- Court: High Court
- Citation: [1987] Ch 264

Keywords
- Breach of trust

= Re Montagu's Settlement Trusts =

English trusts law case

Re Montagu's Settlement Trusts [1987] Ch 264 is an English trusts law case, concerning breach of trust and knowing receipt of trust property.

==Facts==
In December 1923, the future tenth Duke of Manchester assigned his trustees, under clause 14, 'all articles of furniture plate pictures and other chattels' that he would be entitled to after the ninth Duke’s death, and under clause 14(B) the trustees should make an inventory of the chattels, which would be included in the settlement, and hold the residue for the future tenth Duke absolutely. When the ninth Duke died in February 1947 the trustees did not make the inventory, and released them to the tenth Duke. His solicitor knew that this was not following clause 14(B), but said in a letter on 15 November 1948 that he was free to sell the items. The Duke sold some. He died in 1977. The eleventh Duke brought a claim for breach of trust by failing to make any selection or an inventory of the chattels, and release them all to the tenth Duke, who was a constructive trustee when he received them.

==Judgment==
Sir Robert Megarry VC held that the solicitor’s knowledge of clause 14(B) should not be imputed to the tenth Duke so as to affect his conscience. Even if the tenth Duke had known, he probably would not have remembered when he received the chattels. So although the trustees were in breach of their fiduciary duty in 1948, the Duke had received nothing as a constructive trustee. The touchstone of liability is unconscionability. There is a defence if one knows of a breach but genuinely forgets before receipt. One must have, at least, wilfully and recklessly failed to make inquiries that an honest person would. In his view there are some people who, though not sufficiently innocent to not be bona fide purchasers for value, they may not be sufficiently guilty or knowledgeable to be knowing recipients.

He said the following.

There is no suggestion that anyone concerned in the matter was dishonest. There was a muddle, but however careless it was, it was an honest muddle. Further, I do not think that the Duke was at any relevant time conscious of the fact that he was not entitled to receive the chattels and deal with them as beneficial owner…
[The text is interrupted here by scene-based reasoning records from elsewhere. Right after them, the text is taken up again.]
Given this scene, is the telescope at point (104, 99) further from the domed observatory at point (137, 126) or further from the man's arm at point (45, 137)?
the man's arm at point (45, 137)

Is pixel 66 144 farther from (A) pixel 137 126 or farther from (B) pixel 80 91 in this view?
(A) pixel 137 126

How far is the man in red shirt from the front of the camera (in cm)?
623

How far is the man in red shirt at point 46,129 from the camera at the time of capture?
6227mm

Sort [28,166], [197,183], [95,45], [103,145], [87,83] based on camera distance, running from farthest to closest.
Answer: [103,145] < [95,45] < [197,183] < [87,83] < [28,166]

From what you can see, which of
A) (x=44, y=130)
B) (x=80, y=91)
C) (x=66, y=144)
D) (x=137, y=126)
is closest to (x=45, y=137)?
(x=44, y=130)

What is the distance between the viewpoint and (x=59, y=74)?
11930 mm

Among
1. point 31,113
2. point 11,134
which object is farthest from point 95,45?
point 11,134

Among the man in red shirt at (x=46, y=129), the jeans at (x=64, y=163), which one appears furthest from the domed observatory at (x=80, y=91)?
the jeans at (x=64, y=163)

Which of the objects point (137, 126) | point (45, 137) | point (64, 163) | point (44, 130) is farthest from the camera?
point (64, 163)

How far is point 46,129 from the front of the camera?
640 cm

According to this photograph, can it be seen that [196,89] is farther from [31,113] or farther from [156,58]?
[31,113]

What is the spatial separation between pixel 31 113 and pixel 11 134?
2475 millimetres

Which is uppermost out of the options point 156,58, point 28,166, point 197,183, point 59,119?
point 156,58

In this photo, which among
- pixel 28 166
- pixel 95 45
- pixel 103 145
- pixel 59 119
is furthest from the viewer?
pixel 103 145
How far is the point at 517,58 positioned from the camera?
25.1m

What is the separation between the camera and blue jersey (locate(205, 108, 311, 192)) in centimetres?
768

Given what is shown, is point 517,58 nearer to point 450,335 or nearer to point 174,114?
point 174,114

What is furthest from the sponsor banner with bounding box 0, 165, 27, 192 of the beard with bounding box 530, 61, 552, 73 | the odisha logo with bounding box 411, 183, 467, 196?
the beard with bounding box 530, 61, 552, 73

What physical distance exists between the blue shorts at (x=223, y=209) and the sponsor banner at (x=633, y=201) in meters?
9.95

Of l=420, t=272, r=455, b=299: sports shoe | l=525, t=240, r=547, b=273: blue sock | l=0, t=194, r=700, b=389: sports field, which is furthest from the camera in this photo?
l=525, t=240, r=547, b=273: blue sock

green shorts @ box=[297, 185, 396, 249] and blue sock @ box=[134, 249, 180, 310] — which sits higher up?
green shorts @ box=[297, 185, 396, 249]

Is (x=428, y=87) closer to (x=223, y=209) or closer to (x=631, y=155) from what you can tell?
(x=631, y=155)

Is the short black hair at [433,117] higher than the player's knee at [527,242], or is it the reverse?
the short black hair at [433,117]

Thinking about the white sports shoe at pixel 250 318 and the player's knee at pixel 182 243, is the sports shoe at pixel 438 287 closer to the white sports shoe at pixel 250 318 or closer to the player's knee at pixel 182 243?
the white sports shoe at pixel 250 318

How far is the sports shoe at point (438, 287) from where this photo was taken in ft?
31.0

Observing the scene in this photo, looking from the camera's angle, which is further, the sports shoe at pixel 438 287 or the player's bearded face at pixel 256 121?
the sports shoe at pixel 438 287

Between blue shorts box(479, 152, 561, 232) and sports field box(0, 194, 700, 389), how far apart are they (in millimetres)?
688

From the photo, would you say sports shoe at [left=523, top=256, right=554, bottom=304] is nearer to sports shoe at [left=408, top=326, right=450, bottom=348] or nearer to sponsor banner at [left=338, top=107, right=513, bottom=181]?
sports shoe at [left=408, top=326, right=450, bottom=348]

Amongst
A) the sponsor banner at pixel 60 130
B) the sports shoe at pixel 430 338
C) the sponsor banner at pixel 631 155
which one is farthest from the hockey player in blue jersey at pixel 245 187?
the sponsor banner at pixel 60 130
... the doctrines of purchaser without notice and constructive trusts are concerned with matters which differ in important respects. The former is concerned with the question whether a person takes property subject to or free from some equity. The latter is concerned with whether or not a person is to have imposed upon him the personal burdens and obligations of trusteeship. I do not see why one of the touchstones for determining the burdens on property should be the same as that for deciding whether to impose a personal obligation on a man. The cold calculus of constructive and imputed notice does not seem to me to be an appropriate instrument for deciding whether a man’s conscience is sufficiently affected for it to be right to bind him by the obligations of a constructive trustee...

[...]

(5) Whether knowledge of the Baden types (iv) and (v) suffices for this purpose [ie circumstances that would indicate facts to honest and reasonable person, or put him on inquiry] is at best doubtful; in my view, it does not, for I cannot see that the carelessness involved will normally amount to a want of probity.